Horas después de los primeros ataques, A. N. Roy, un jefe de la policía de Bombay, dijo que la fuerza de seguridad continuaba combatiendo a los atacantes. "Los terroristas usaron armas automáticas y, en algunos lugares, arrojaron granadas. Los combates aún tienen lugar", dijo Roy.
Además de irrumpir en los principales hoteles de la ciudad y sitiar un cuartel policial, los terroristas atacaron la estación de trenes Chhatrapati Shivaji, el cine Metro y el Café Leopold, uno de los más famosos de la ciudad. Por lo menos 10 personas murieron en la estación y 30 resultaron heridas.

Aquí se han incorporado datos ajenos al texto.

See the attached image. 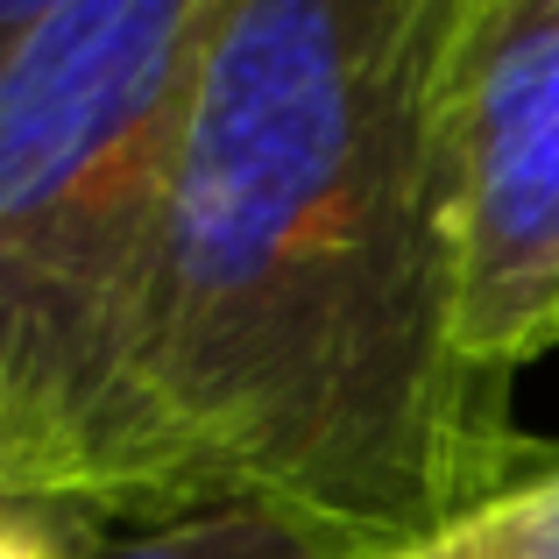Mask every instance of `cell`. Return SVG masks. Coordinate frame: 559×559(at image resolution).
Here are the masks:
<instances>
[{
  "instance_id": "obj_1",
  "label": "cell",
  "mask_w": 559,
  "mask_h": 559,
  "mask_svg": "<svg viewBox=\"0 0 559 559\" xmlns=\"http://www.w3.org/2000/svg\"><path fill=\"white\" fill-rule=\"evenodd\" d=\"M447 22L453 0L234 8L150 276L121 518L276 510L376 552L532 461L461 347Z\"/></svg>"
},
{
  "instance_id": "obj_2",
  "label": "cell",
  "mask_w": 559,
  "mask_h": 559,
  "mask_svg": "<svg viewBox=\"0 0 559 559\" xmlns=\"http://www.w3.org/2000/svg\"><path fill=\"white\" fill-rule=\"evenodd\" d=\"M241 0H57L0 64V496L121 518L185 135Z\"/></svg>"
},
{
  "instance_id": "obj_3",
  "label": "cell",
  "mask_w": 559,
  "mask_h": 559,
  "mask_svg": "<svg viewBox=\"0 0 559 559\" xmlns=\"http://www.w3.org/2000/svg\"><path fill=\"white\" fill-rule=\"evenodd\" d=\"M439 150L461 347L510 390L559 347V0H453Z\"/></svg>"
},
{
  "instance_id": "obj_4",
  "label": "cell",
  "mask_w": 559,
  "mask_h": 559,
  "mask_svg": "<svg viewBox=\"0 0 559 559\" xmlns=\"http://www.w3.org/2000/svg\"><path fill=\"white\" fill-rule=\"evenodd\" d=\"M347 559H559V447L532 453L518 475L496 481L461 518Z\"/></svg>"
},
{
  "instance_id": "obj_5",
  "label": "cell",
  "mask_w": 559,
  "mask_h": 559,
  "mask_svg": "<svg viewBox=\"0 0 559 559\" xmlns=\"http://www.w3.org/2000/svg\"><path fill=\"white\" fill-rule=\"evenodd\" d=\"M99 559H347V546L276 510H199V518H170Z\"/></svg>"
},
{
  "instance_id": "obj_6",
  "label": "cell",
  "mask_w": 559,
  "mask_h": 559,
  "mask_svg": "<svg viewBox=\"0 0 559 559\" xmlns=\"http://www.w3.org/2000/svg\"><path fill=\"white\" fill-rule=\"evenodd\" d=\"M0 559H99L93 552V518L8 503V496H0Z\"/></svg>"
},
{
  "instance_id": "obj_7",
  "label": "cell",
  "mask_w": 559,
  "mask_h": 559,
  "mask_svg": "<svg viewBox=\"0 0 559 559\" xmlns=\"http://www.w3.org/2000/svg\"><path fill=\"white\" fill-rule=\"evenodd\" d=\"M50 8H57V0H0V64H8V57L22 50L28 28H36Z\"/></svg>"
}]
</instances>
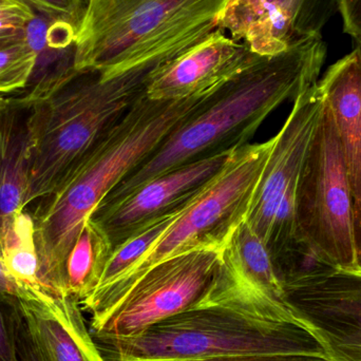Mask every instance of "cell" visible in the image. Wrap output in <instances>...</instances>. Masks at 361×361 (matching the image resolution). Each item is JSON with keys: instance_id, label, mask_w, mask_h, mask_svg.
<instances>
[{"instance_id": "6da1fadb", "label": "cell", "mask_w": 361, "mask_h": 361, "mask_svg": "<svg viewBox=\"0 0 361 361\" xmlns=\"http://www.w3.org/2000/svg\"><path fill=\"white\" fill-rule=\"evenodd\" d=\"M108 360L173 361L243 354L324 356L286 300L246 277L221 252L203 296L182 313L131 338L97 341Z\"/></svg>"}, {"instance_id": "7a4b0ae2", "label": "cell", "mask_w": 361, "mask_h": 361, "mask_svg": "<svg viewBox=\"0 0 361 361\" xmlns=\"http://www.w3.org/2000/svg\"><path fill=\"white\" fill-rule=\"evenodd\" d=\"M326 54V42L317 36L278 54L259 57L222 85L203 109L121 180L99 206L112 205L148 180L189 163L250 144L274 110L319 80Z\"/></svg>"}, {"instance_id": "3957f363", "label": "cell", "mask_w": 361, "mask_h": 361, "mask_svg": "<svg viewBox=\"0 0 361 361\" xmlns=\"http://www.w3.org/2000/svg\"><path fill=\"white\" fill-rule=\"evenodd\" d=\"M180 55L156 57L111 78L99 72H70L13 93L27 110L31 161L27 207L69 179L145 97L154 72Z\"/></svg>"}, {"instance_id": "277c9868", "label": "cell", "mask_w": 361, "mask_h": 361, "mask_svg": "<svg viewBox=\"0 0 361 361\" xmlns=\"http://www.w3.org/2000/svg\"><path fill=\"white\" fill-rule=\"evenodd\" d=\"M216 90L180 101L142 97L69 179L38 200L30 214L40 280L49 290L66 294V260L95 208L121 180L203 109Z\"/></svg>"}, {"instance_id": "5b68a950", "label": "cell", "mask_w": 361, "mask_h": 361, "mask_svg": "<svg viewBox=\"0 0 361 361\" xmlns=\"http://www.w3.org/2000/svg\"><path fill=\"white\" fill-rule=\"evenodd\" d=\"M228 0H88L74 68L111 78L163 55L183 54L219 29Z\"/></svg>"}, {"instance_id": "8992f818", "label": "cell", "mask_w": 361, "mask_h": 361, "mask_svg": "<svg viewBox=\"0 0 361 361\" xmlns=\"http://www.w3.org/2000/svg\"><path fill=\"white\" fill-rule=\"evenodd\" d=\"M274 137L237 148L231 161L147 252L114 283L80 303L90 320L107 313L152 267L184 250L224 244L245 218L273 149Z\"/></svg>"}, {"instance_id": "52a82bcc", "label": "cell", "mask_w": 361, "mask_h": 361, "mask_svg": "<svg viewBox=\"0 0 361 361\" xmlns=\"http://www.w3.org/2000/svg\"><path fill=\"white\" fill-rule=\"evenodd\" d=\"M297 227L330 267L360 269L351 183L328 104L301 173Z\"/></svg>"}, {"instance_id": "ba28073f", "label": "cell", "mask_w": 361, "mask_h": 361, "mask_svg": "<svg viewBox=\"0 0 361 361\" xmlns=\"http://www.w3.org/2000/svg\"><path fill=\"white\" fill-rule=\"evenodd\" d=\"M326 106L320 80L297 95L283 126L274 137L273 149L246 212V223L273 260L298 239L299 182Z\"/></svg>"}, {"instance_id": "9c48e42d", "label": "cell", "mask_w": 361, "mask_h": 361, "mask_svg": "<svg viewBox=\"0 0 361 361\" xmlns=\"http://www.w3.org/2000/svg\"><path fill=\"white\" fill-rule=\"evenodd\" d=\"M222 247L197 246L152 267L107 313L90 320L95 341L137 336L190 307L212 283Z\"/></svg>"}, {"instance_id": "30bf717a", "label": "cell", "mask_w": 361, "mask_h": 361, "mask_svg": "<svg viewBox=\"0 0 361 361\" xmlns=\"http://www.w3.org/2000/svg\"><path fill=\"white\" fill-rule=\"evenodd\" d=\"M296 319L328 361H361V267L333 269L283 286Z\"/></svg>"}, {"instance_id": "8fae6325", "label": "cell", "mask_w": 361, "mask_h": 361, "mask_svg": "<svg viewBox=\"0 0 361 361\" xmlns=\"http://www.w3.org/2000/svg\"><path fill=\"white\" fill-rule=\"evenodd\" d=\"M235 149L200 159L148 180L121 201L95 208L90 218L107 235L114 252L150 223L193 201L220 175Z\"/></svg>"}, {"instance_id": "7c38bea8", "label": "cell", "mask_w": 361, "mask_h": 361, "mask_svg": "<svg viewBox=\"0 0 361 361\" xmlns=\"http://www.w3.org/2000/svg\"><path fill=\"white\" fill-rule=\"evenodd\" d=\"M336 12L337 0H228L219 29L259 56H271L322 36Z\"/></svg>"}, {"instance_id": "4fadbf2b", "label": "cell", "mask_w": 361, "mask_h": 361, "mask_svg": "<svg viewBox=\"0 0 361 361\" xmlns=\"http://www.w3.org/2000/svg\"><path fill=\"white\" fill-rule=\"evenodd\" d=\"M247 44L220 29L159 68L146 91L154 101H180L208 94L259 59Z\"/></svg>"}, {"instance_id": "5bb4252c", "label": "cell", "mask_w": 361, "mask_h": 361, "mask_svg": "<svg viewBox=\"0 0 361 361\" xmlns=\"http://www.w3.org/2000/svg\"><path fill=\"white\" fill-rule=\"evenodd\" d=\"M17 309L49 361H110L88 328L80 302L72 297L32 298L20 301Z\"/></svg>"}, {"instance_id": "9a60e30c", "label": "cell", "mask_w": 361, "mask_h": 361, "mask_svg": "<svg viewBox=\"0 0 361 361\" xmlns=\"http://www.w3.org/2000/svg\"><path fill=\"white\" fill-rule=\"evenodd\" d=\"M351 183L354 225L361 256V47L330 66L320 78Z\"/></svg>"}, {"instance_id": "2e32d148", "label": "cell", "mask_w": 361, "mask_h": 361, "mask_svg": "<svg viewBox=\"0 0 361 361\" xmlns=\"http://www.w3.org/2000/svg\"><path fill=\"white\" fill-rule=\"evenodd\" d=\"M30 161L27 108L14 94L0 95V238L27 209Z\"/></svg>"}, {"instance_id": "e0dca14e", "label": "cell", "mask_w": 361, "mask_h": 361, "mask_svg": "<svg viewBox=\"0 0 361 361\" xmlns=\"http://www.w3.org/2000/svg\"><path fill=\"white\" fill-rule=\"evenodd\" d=\"M112 254L107 235L89 216L66 260V295L80 305L88 298L99 286Z\"/></svg>"}, {"instance_id": "ac0fdd59", "label": "cell", "mask_w": 361, "mask_h": 361, "mask_svg": "<svg viewBox=\"0 0 361 361\" xmlns=\"http://www.w3.org/2000/svg\"><path fill=\"white\" fill-rule=\"evenodd\" d=\"M0 258L8 273L33 297L57 296L40 280L34 224L27 209L19 212L0 239Z\"/></svg>"}, {"instance_id": "d6986e66", "label": "cell", "mask_w": 361, "mask_h": 361, "mask_svg": "<svg viewBox=\"0 0 361 361\" xmlns=\"http://www.w3.org/2000/svg\"><path fill=\"white\" fill-rule=\"evenodd\" d=\"M223 252L252 281L273 296L286 300L283 286L278 277L273 259L245 219L229 233L223 244Z\"/></svg>"}, {"instance_id": "ffe728a7", "label": "cell", "mask_w": 361, "mask_h": 361, "mask_svg": "<svg viewBox=\"0 0 361 361\" xmlns=\"http://www.w3.org/2000/svg\"><path fill=\"white\" fill-rule=\"evenodd\" d=\"M193 201H191L187 205L183 206L180 209L166 214V216H163L162 218L150 223L139 233L133 235L130 239L127 240L118 250H114L111 258L109 259L107 265H106L105 271H104L99 286L90 296L105 290L110 284L114 283L120 276H122L125 271H128L147 252L148 248L173 224V222L179 218L180 214Z\"/></svg>"}, {"instance_id": "44dd1931", "label": "cell", "mask_w": 361, "mask_h": 361, "mask_svg": "<svg viewBox=\"0 0 361 361\" xmlns=\"http://www.w3.org/2000/svg\"><path fill=\"white\" fill-rule=\"evenodd\" d=\"M38 53L27 39L0 49V95L25 90L37 63Z\"/></svg>"}, {"instance_id": "7402d4cb", "label": "cell", "mask_w": 361, "mask_h": 361, "mask_svg": "<svg viewBox=\"0 0 361 361\" xmlns=\"http://www.w3.org/2000/svg\"><path fill=\"white\" fill-rule=\"evenodd\" d=\"M34 12L80 27L88 0H20Z\"/></svg>"}, {"instance_id": "603a6c76", "label": "cell", "mask_w": 361, "mask_h": 361, "mask_svg": "<svg viewBox=\"0 0 361 361\" xmlns=\"http://www.w3.org/2000/svg\"><path fill=\"white\" fill-rule=\"evenodd\" d=\"M16 307H8L0 302V361H20L17 351L15 328Z\"/></svg>"}, {"instance_id": "cb8c5ba5", "label": "cell", "mask_w": 361, "mask_h": 361, "mask_svg": "<svg viewBox=\"0 0 361 361\" xmlns=\"http://www.w3.org/2000/svg\"><path fill=\"white\" fill-rule=\"evenodd\" d=\"M35 12L20 0H0V31L27 30Z\"/></svg>"}, {"instance_id": "d4e9b609", "label": "cell", "mask_w": 361, "mask_h": 361, "mask_svg": "<svg viewBox=\"0 0 361 361\" xmlns=\"http://www.w3.org/2000/svg\"><path fill=\"white\" fill-rule=\"evenodd\" d=\"M337 12L343 19L345 33L361 47V0H337Z\"/></svg>"}, {"instance_id": "484cf974", "label": "cell", "mask_w": 361, "mask_h": 361, "mask_svg": "<svg viewBox=\"0 0 361 361\" xmlns=\"http://www.w3.org/2000/svg\"><path fill=\"white\" fill-rule=\"evenodd\" d=\"M15 328H16V345L19 360L49 361L27 332L17 307L15 312Z\"/></svg>"}, {"instance_id": "4316f807", "label": "cell", "mask_w": 361, "mask_h": 361, "mask_svg": "<svg viewBox=\"0 0 361 361\" xmlns=\"http://www.w3.org/2000/svg\"><path fill=\"white\" fill-rule=\"evenodd\" d=\"M35 298L27 294L13 279L12 276L8 273L1 258H0V302L8 307H18L19 302L23 300Z\"/></svg>"}, {"instance_id": "83f0119b", "label": "cell", "mask_w": 361, "mask_h": 361, "mask_svg": "<svg viewBox=\"0 0 361 361\" xmlns=\"http://www.w3.org/2000/svg\"><path fill=\"white\" fill-rule=\"evenodd\" d=\"M173 361H328L324 356L298 355V354H243V355L218 356L205 360Z\"/></svg>"}, {"instance_id": "f1b7e54d", "label": "cell", "mask_w": 361, "mask_h": 361, "mask_svg": "<svg viewBox=\"0 0 361 361\" xmlns=\"http://www.w3.org/2000/svg\"><path fill=\"white\" fill-rule=\"evenodd\" d=\"M23 39H27V30L0 31V49Z\"/></svg>"}, {"instance_id": "f546056e", "label": "cell", "mask_w": 361, "mask_h": 361, "mask_svg": "<svg viewBox=\"0 0 361 361\" xmlns=\"http://www.w3.org/2000/svg\"><path fill=\"white\" fill-rule=\"evenodd\" d=\"M110 361H120V360H109Z\"/></svg>"}, {"instance_id": "4dcf8cb0", "label": "cell", "mask_w": 361, "mask_h": 361, "mask_svg": "<svg viewBox=\"0 0 361 361\" xmlns=\"http://www.w3.org/2000/svg\"><path fill=\"white\" fill-rule=\"evenodd\" d=\"M360 265H361V256H360Z\"/></svg>"}]
</instances>
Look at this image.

Alex Chamberlain, un británico que se encontraba en el restaurante del Oberoi, dijo que los atacantes buscaban especialmente británicos y norteamericanos entre los huéspedes. "Le preguntaron a un italiano de dónde era, y cuando él respondió que era de Italia, lo dejaron tranquilo. Yo pensé: «Me van a matar si me preguntan a mí». Gracias a Dios no lo hicieron", dijo.
Los ataques provocaron una fuerte condena de líderes de todo el mundo, entre ellos de la Argentina. El presidente electo norteamericano, Barack Obama, dijo que Estados Unidos debe trabajar para estrechar sus vínculos con la India y otras naciones para "eliminar de raíz y destruir a las redes terroristas".
Otros atentados
11 de julio de 2006
Más de 190 muertos en siete explosiones en trenes de Bombay. El ataque fue atribuido a milicianos islamistas.
13 de mayo de 2008
Al menos 63 muertos por la explosión de siete bombas en los mercados y templos de Jaipur.
26 de julio de 2008
Los Mujahidines de la India hacen estallar 16 bombas en Ahmedabad: 45 muertos.
30 de octubre de 2008
Más de 80 personas mueren en una serie de ataques con bombas en el estado de Assam.